- [Written task]
Rewrite as a numbered list the lines from the one containing "How far is each" through the last line, leaving out blank lines.

[A few records]
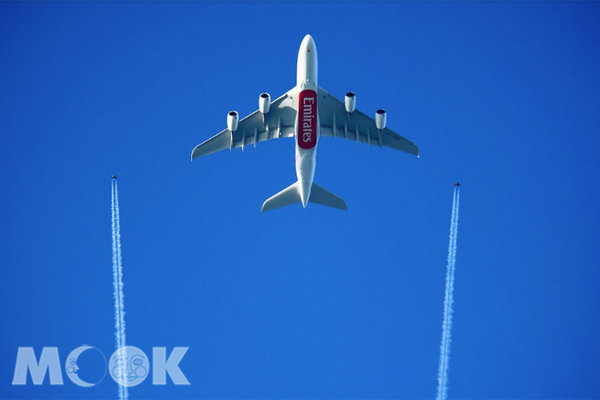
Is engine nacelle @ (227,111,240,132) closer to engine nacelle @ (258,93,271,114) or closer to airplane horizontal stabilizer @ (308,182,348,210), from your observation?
engine nacelle @ (258,93,271,114)

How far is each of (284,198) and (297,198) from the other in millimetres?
813

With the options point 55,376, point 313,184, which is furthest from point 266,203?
point 55,376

- [Output below]
1. How far is each of (284,198) and (297,198) from the other in millimetres?
2. 813
3. With the options point 55,376, point 313,184, which is furthest from point 266,203?
4. point 55,376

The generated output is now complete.